Data sources for the Power BI service
Data is at the heart of Power BI. Whenever you’re exploring data, creating charts and dashboards, asking questions with Q&A, all of those visualizations and answers you see are really getting their underlying data from a dataset. But where does that dataset come from? Well, from a data source.
In this article, we’re going to go over the different types of data sources you can connect to from the Power BI service.

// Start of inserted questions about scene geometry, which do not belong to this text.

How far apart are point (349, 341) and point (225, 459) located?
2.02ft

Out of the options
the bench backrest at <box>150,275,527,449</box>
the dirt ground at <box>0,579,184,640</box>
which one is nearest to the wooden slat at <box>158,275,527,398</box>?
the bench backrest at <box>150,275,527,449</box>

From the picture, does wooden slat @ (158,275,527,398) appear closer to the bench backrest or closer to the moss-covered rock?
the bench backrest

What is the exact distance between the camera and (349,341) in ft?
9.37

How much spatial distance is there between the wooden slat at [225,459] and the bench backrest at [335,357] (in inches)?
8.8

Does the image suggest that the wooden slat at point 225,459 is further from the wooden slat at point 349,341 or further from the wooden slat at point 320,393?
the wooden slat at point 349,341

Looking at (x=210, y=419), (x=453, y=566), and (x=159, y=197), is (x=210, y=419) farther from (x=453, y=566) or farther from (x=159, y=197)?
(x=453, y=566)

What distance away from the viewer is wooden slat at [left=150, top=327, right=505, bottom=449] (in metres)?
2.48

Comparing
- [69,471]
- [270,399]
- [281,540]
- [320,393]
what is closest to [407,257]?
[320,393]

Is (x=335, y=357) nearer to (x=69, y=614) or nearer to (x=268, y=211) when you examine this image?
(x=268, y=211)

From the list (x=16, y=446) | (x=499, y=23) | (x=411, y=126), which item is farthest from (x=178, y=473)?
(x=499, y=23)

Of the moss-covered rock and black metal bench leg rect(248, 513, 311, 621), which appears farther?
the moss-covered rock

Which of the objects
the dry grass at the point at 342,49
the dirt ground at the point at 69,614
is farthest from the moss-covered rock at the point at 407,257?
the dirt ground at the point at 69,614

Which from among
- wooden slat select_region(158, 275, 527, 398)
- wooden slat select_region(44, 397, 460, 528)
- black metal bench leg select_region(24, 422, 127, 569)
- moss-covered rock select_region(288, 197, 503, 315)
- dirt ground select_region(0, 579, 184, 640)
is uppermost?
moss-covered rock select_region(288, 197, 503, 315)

Keep in-mind, there are many other types of data sources you can get data from, too. But those might require first using Power BI Desktop or Excel’s advanced data query and modeling features. We’ll go into more about that later. For now, let’s look at the different types of data sources you can connect to right from your Power BI service site.
You can get data from any of these data sources in Power BI by clicking My Workspace > Get Data.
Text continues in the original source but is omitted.